**WORK TO COMPLETE:**
Turn the records below into a Markdown table with the columns "No." and "Text", giving each line its own row number and skipping any blank lines. Leave the pictures out of the answer.

#### DATA EXCERPTS

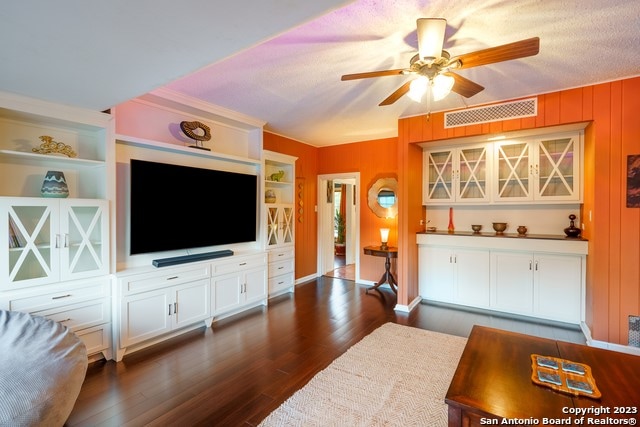 living room with dark hardwood / wood-style flooring, a textured ceiling, and ceiling fan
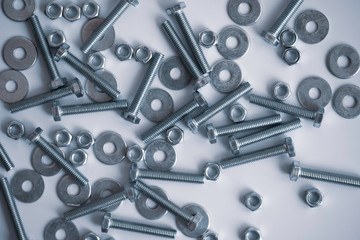 Nuts and screws on a white background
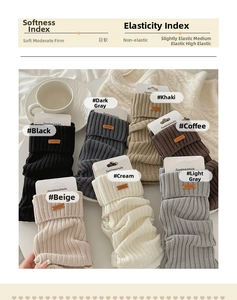 Close-up of thick knitted leg warmers in seven colors with soft ribbed texture and leather tag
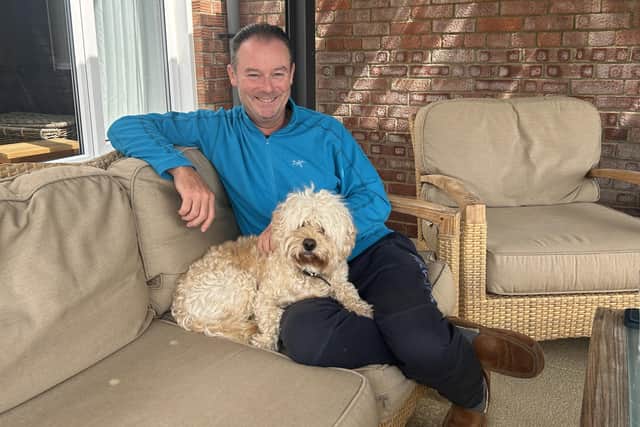 Rob Styles relaxing with his dog, Dexter. The former Premier League referee has recently received the all-clear after suffering from throat cancer.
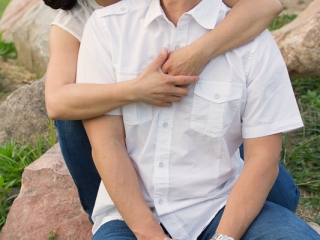 couple with woman laughing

########

**WRITTEN RESPONSE:**
| No. | Text |
|---|---|
| 1 |  living room with dark hardwood / wood-style flooring, a textured ceiling, and ceiling fan |
| 2 |  Nuts and screws on a white background |
| 3 |  Close-up of thick knitted leg warmers in seven colors with soft ribbed texture and leather tag |
| 4 |  Rob Styles relaxing with his dog, Dexter. The former Premier League referee has recently received the all-clear after suffering from throat cancer. |
| 5 |  couple with woman laughing |